**WHAT TO PRODUCE:**
From the first line to the last, retype the records exactly and skip the pictures.

####

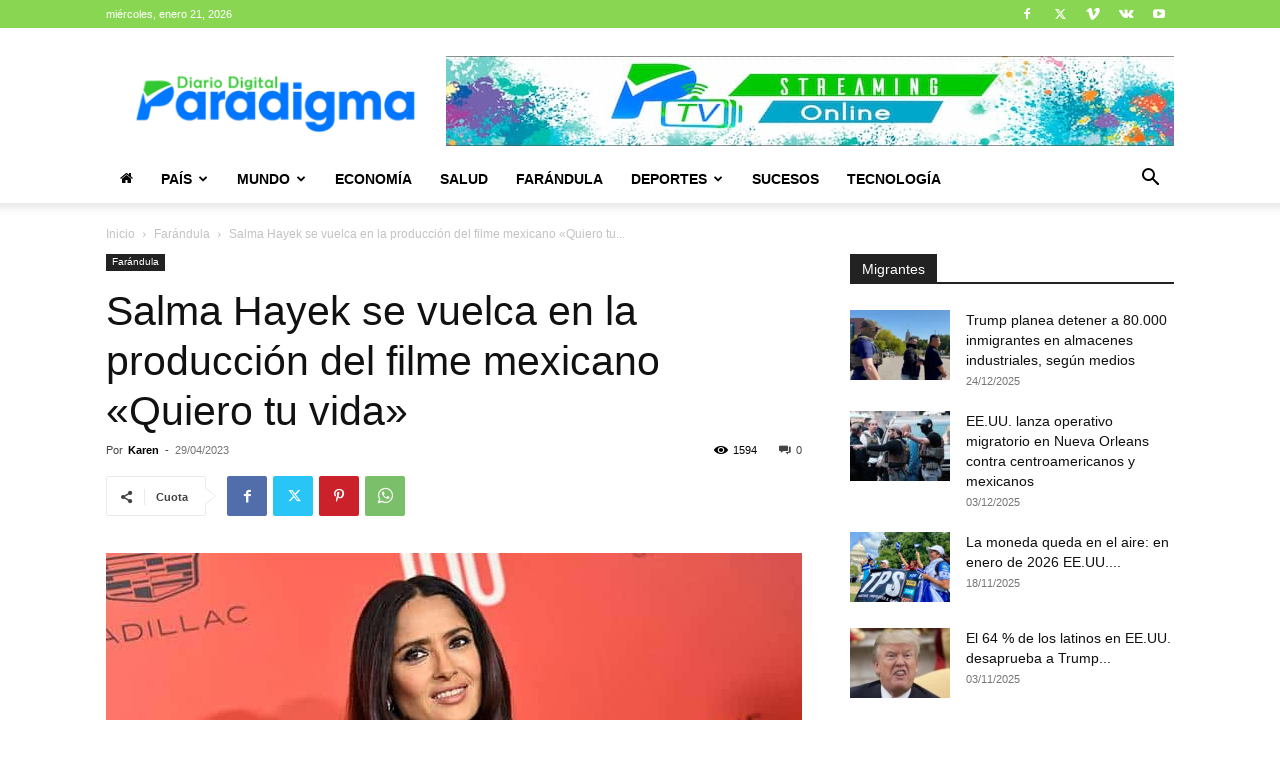

--- FILE ---
content_type: text/html; charset=utf-8
request_url: https://www.google.com/recaptcha/api2/aframe
body_size: 267
content:
<!DOCTYPE HTML><html><head><meta http-equiv="content-type" content="text/html; charset=UTF-8"></head><body><script nonce="dbgplFbNGKmA68zDbeMPJg">/** Anti-fraud and anti-abuse applications only. See google.com/recaptcha */ try{var clients={'sodar':'https://pagead2.googlesyndication.com/pagead/sodar?'};window.addEventListener("message",function(a){try{if(a.source===window.parent){var b=JSON.parse(a.data);var c=clients[b['id']];if(c){var d=document.createElement('img');d.src=c+b['params']+'&rc='+(localStorage.getItem("rc::a")?sessionStorage.getItem("rc::b"):"");window.document.body.appendChild(d);sessionStorage.setItem("rc::e",parseInt(sessionStorage.getItem("rc::e")||0)+1);localStorage.setItem("rc::h",'1769014150968');}}}catch(b){}});window.parent.postMessage("_grecaptcha_ready", "*");}catch(b){}</script></body></html>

####

**RESULT OF THIS TASK:**
--- FILE ---
content_type: text/html; charset=utf-8
request_url: https://www.google.com/recaptcha/api2/aframe
body_size: 267
content:
<!DOCTYPE HTML><html><head><meta http-equiv="content-type" content="text/html; charset=UTF-8"></head><body><script nonce="dbgplFbNGKmA68zDbeMPJg">/** Anti-fraud and anti-abuse applications only. See google.com/recaptcha */ try{var clients={'sodar':'https://pagead2.googlesyndication.com/pagead/sodar?'};window.addEventListener("message",function(a){try{if(a.source===window.parent){var b=JSON.parse(a.data);var c=clients[b['id']];if(c){var d=document.createElement('img');d.src=c+b['params']+'&rc='+(localStorage.getItem("rc::a")?sessionStorage.getItem("rc::b"):"");window.document.body.appendChild(d);sessionStorage.setItem("rc::e",parseInt(sessionStorage.getItem("rc::e")||0)+1);localStorage.setItem("rc::h",'1769014150968');}}}catch(b){}});window.parent.postMessage("_grecaptcha_ready", "*");}catch(b){}</script></body></html>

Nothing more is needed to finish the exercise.